Timothy P. O’Toole counsels and defends clients in white collar criminal matters, conducts internal corporate investigations, and represents potential witnesses and targets in government investigations. Between his time at Miller & Chevalier and his time in government service, Mr. O’Toole has been conducting and leading large-scale defense investigations for over 20 years. Although Mr. O’Toole has substantial experience in all areas of white collar practice, his main focus is on economic sanctions and export controls. Mr. O’Toole represents companies and individuals at all stages of the process, including defending enforcement actions brought by the Treasury Department’s Office of Foreign Asset Control (OFAC), the State Department’s Directorate of Defense Trade Controls (DDTC), the Commerce Department’s Bureau of Industry and Security (BIS) and the U.S. Department of Justice (DOJ). Mr. O’Toole conducts due diligence investigations regarding trade issues in connection with mergers and acquisitions and represents companies before the Committee on Foreign Investment in the United States (CFIUS). He also provides companies and individuals with advice on compliance with the U.S. economic sanctions and export controls laws, and interacts regularly with OFAC, DDTC and BIS in that capacity.

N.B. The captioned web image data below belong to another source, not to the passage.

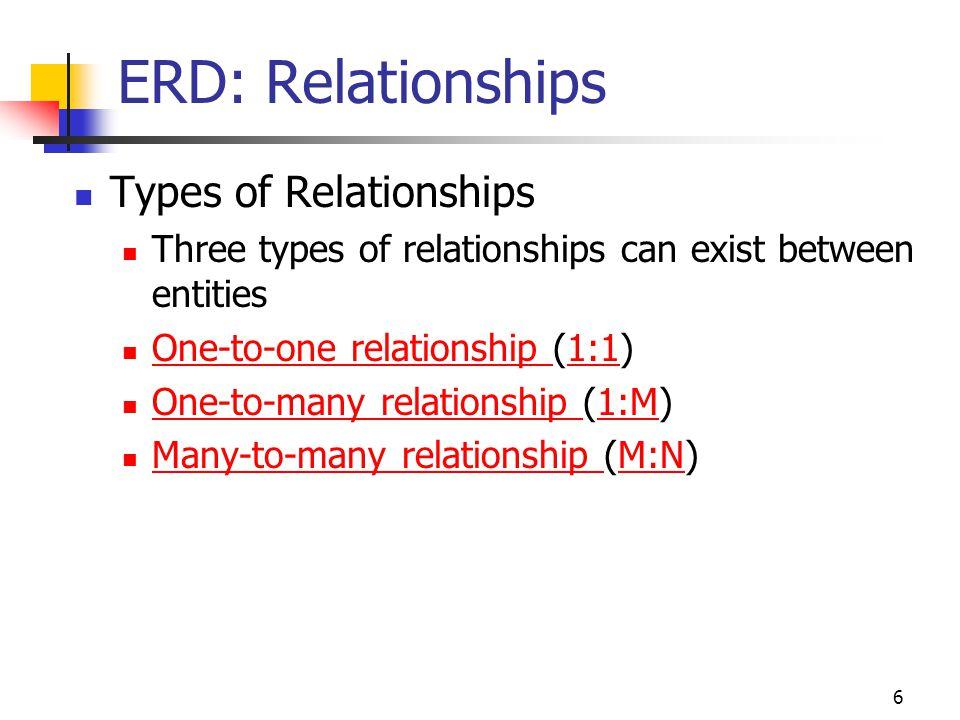 6 ERD: Relationships Types of Relationships Three types of relationships can exist between entities One-to-one relationship (1:1) One-to-one relations
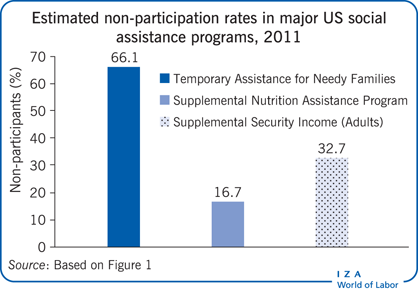 Estimated non-participation rates in major                         US social assistance programs, 2011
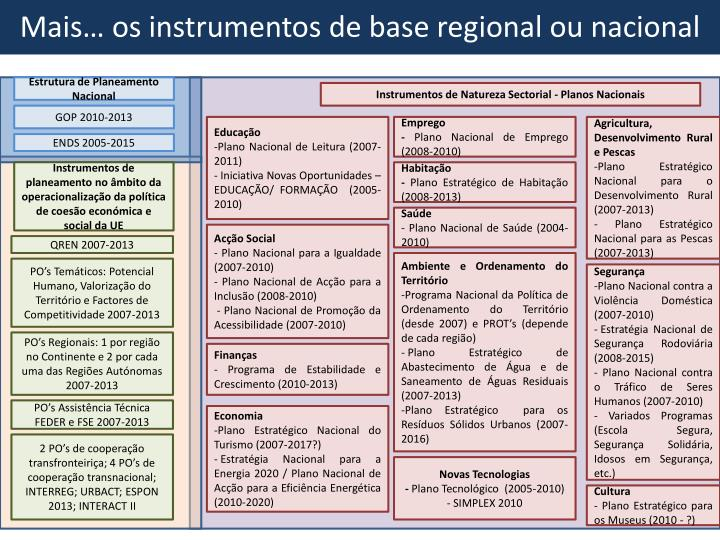 Mais… os instrumentos de base regional ou nacional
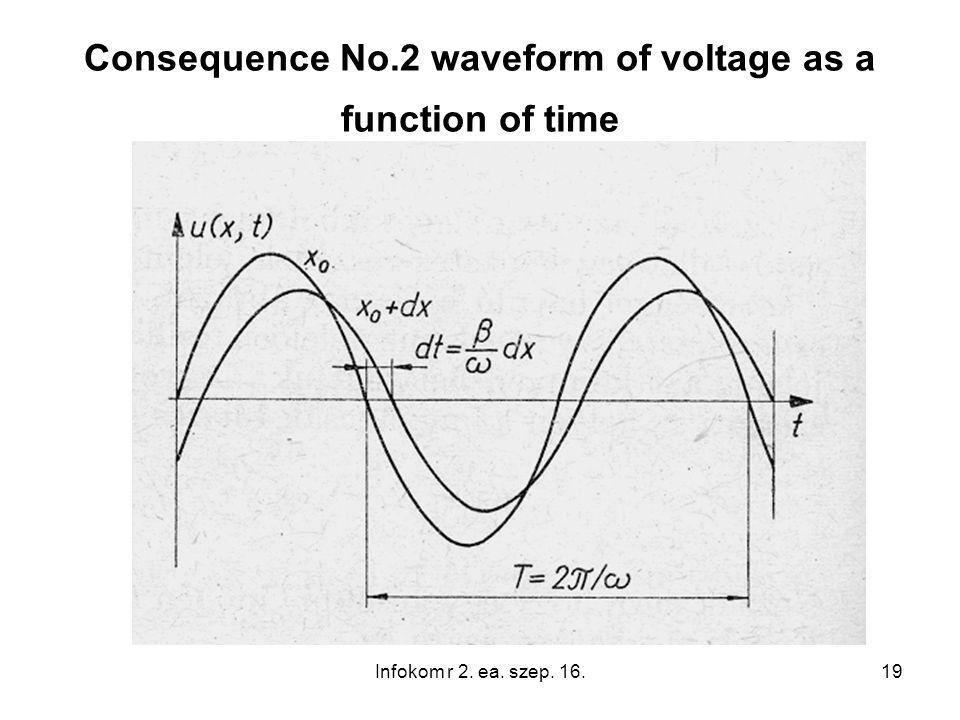 19 Consequence No.2 waveform of voltage as a function of time Infokom r 2. ea. szep. 16.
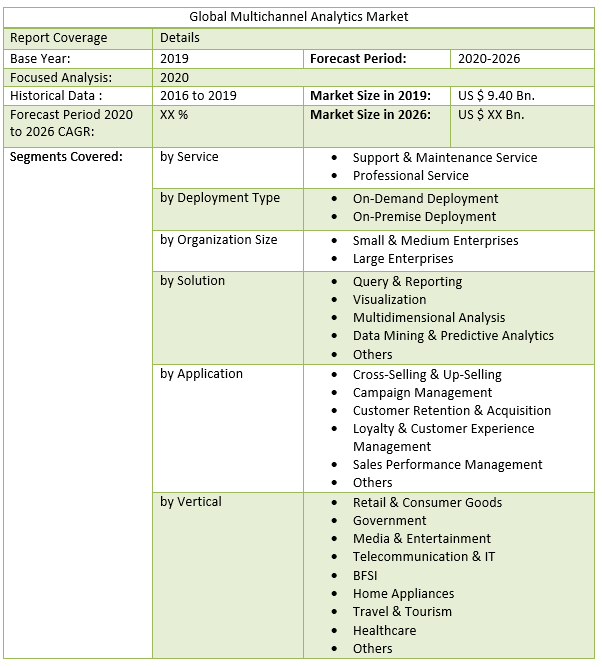 Global Multichannel Analytics Market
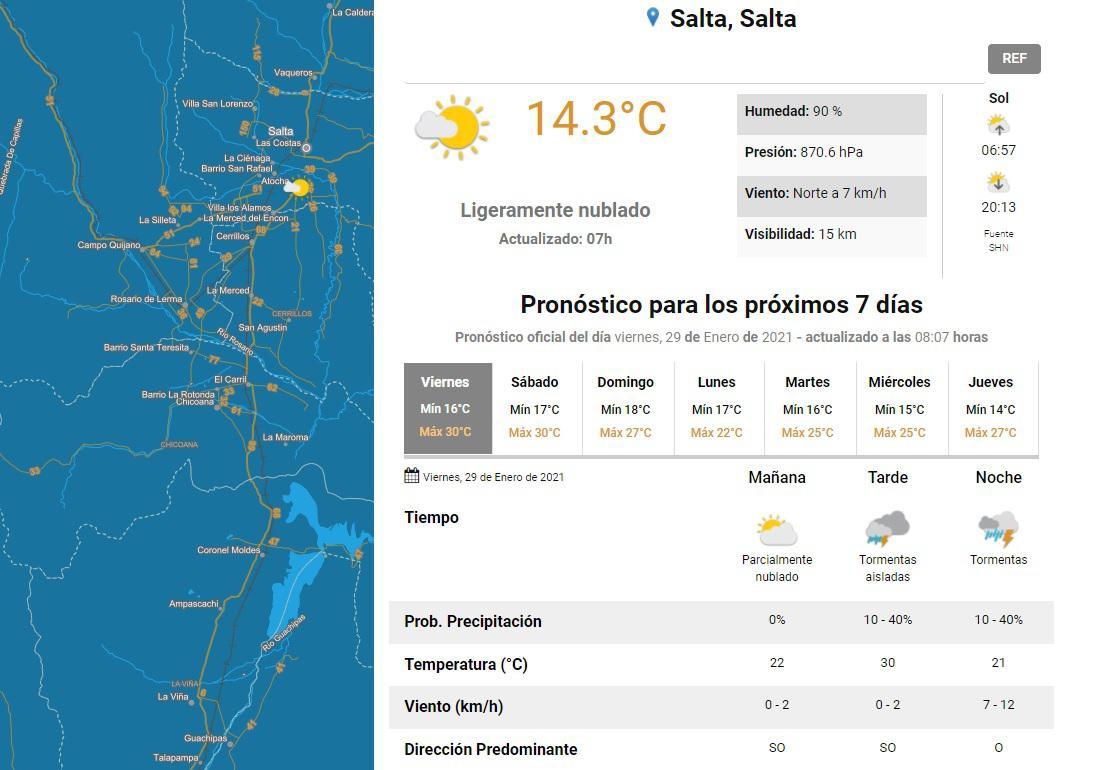 clima viernes 29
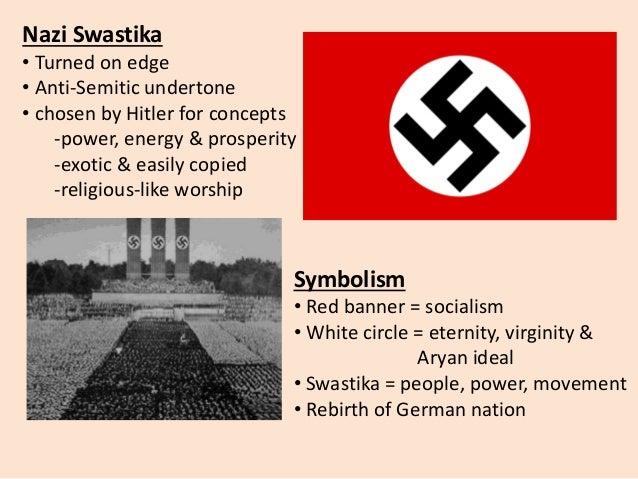 Symbols Icons Of Wwii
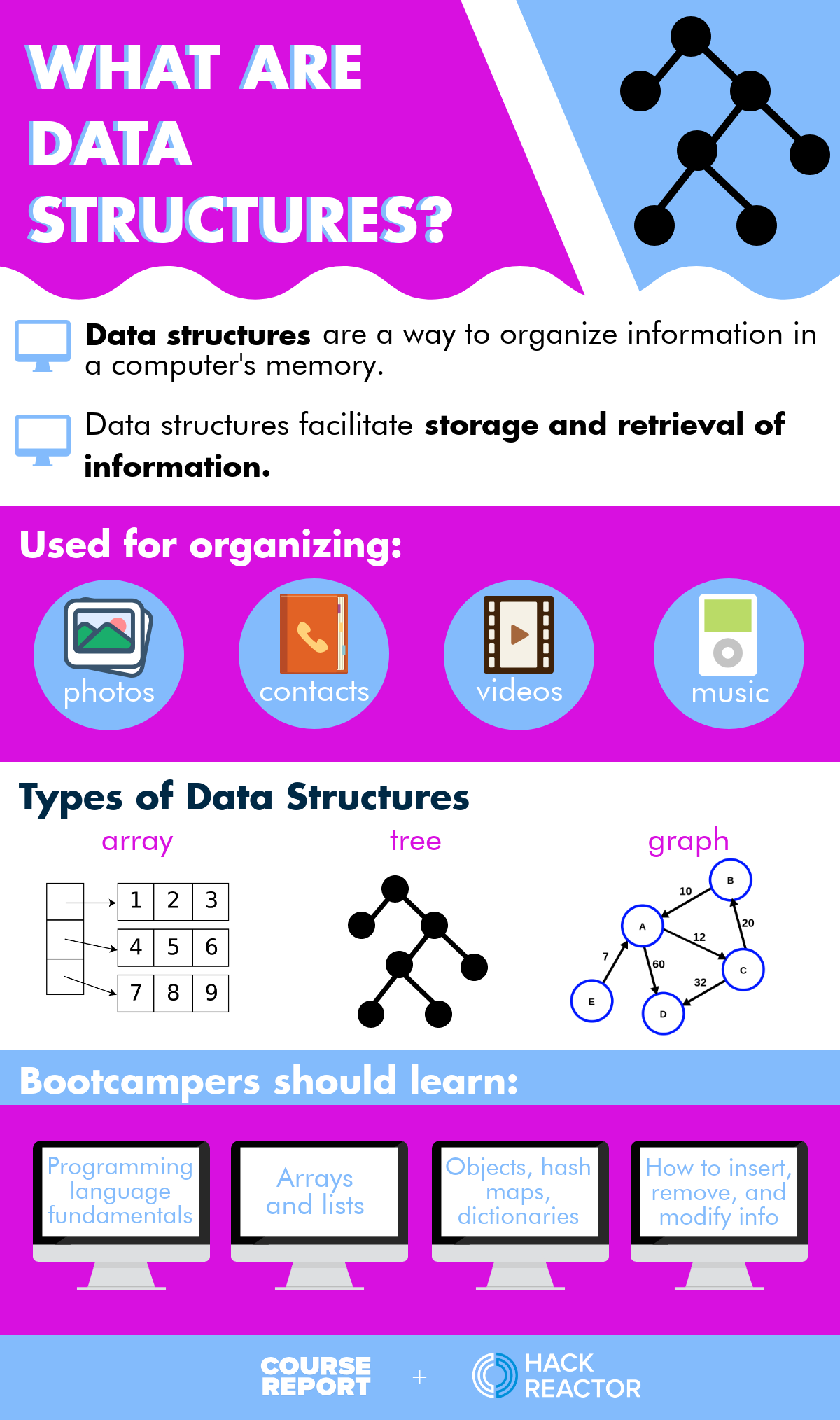 what-are-data-structures-hack-reactor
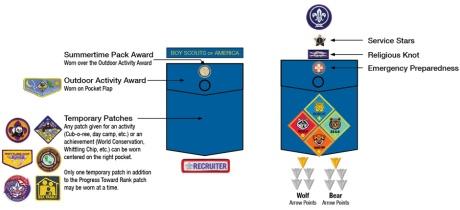 cub-scout-badge-patch-placement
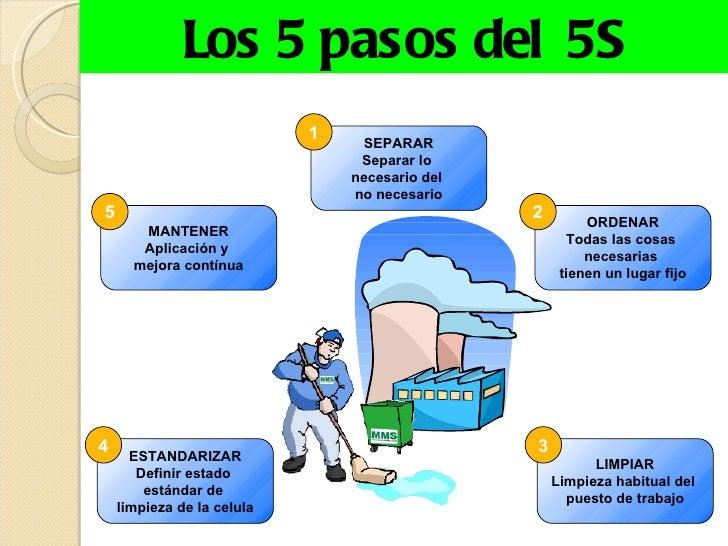 Presentacion de las 5 s for Trabajo para limpiar oficinas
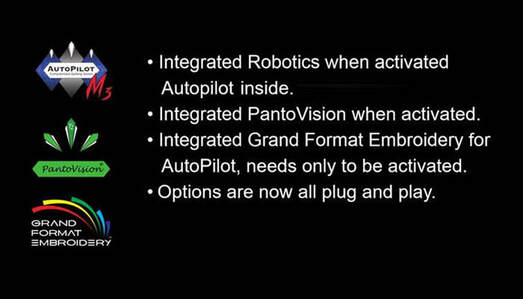 Integrated Robotics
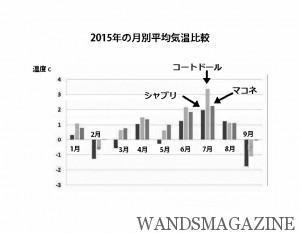 2015年の月別平均気温比較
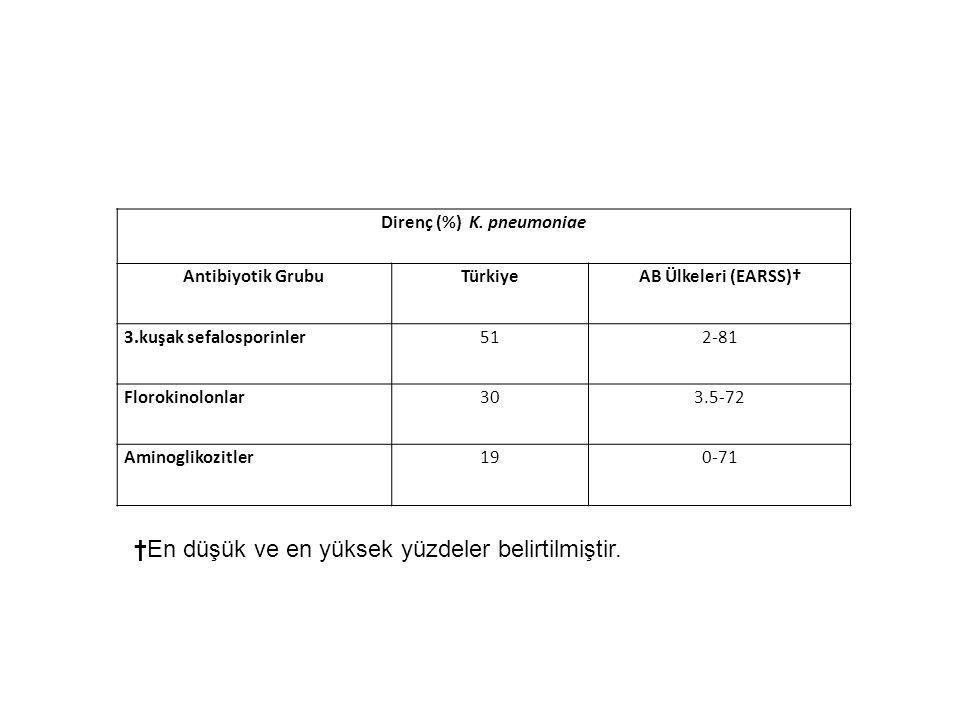 Direnç (%) K. pneumoniae Antibiyotik GrubuTürkiyeAB Ülkeleri (EARSS)† 3.kuşak sefalosporinler512-81 Florokinolonlar303.5-72 Aminoglikozitler190-71 †En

Mr. O’Toole writes and speaks often about sanctions and export controls at venues and media outlets around the world. He is co-chair of the National Association of Criminal Defense Lawyers (NACDL) West Coast White Collar Crime Conference in Santa Monica and a past co-chair of the NACDL’s White Collar Crime Committee.
Prior to joining Miller & Chevalier, Mr. O’Toole served as the Chief of the Special Litigation Division of the Public Defender Service for the District of Columbia where, among other things, he managed and conducted large-scale criminal defense investigations for matters pending in the local and federal courts. He is a former Assistant Federal Public Defender in Las Vegas, Nevada, where he conducted investigations and handled matters for people under sentence of death in federal proceedings.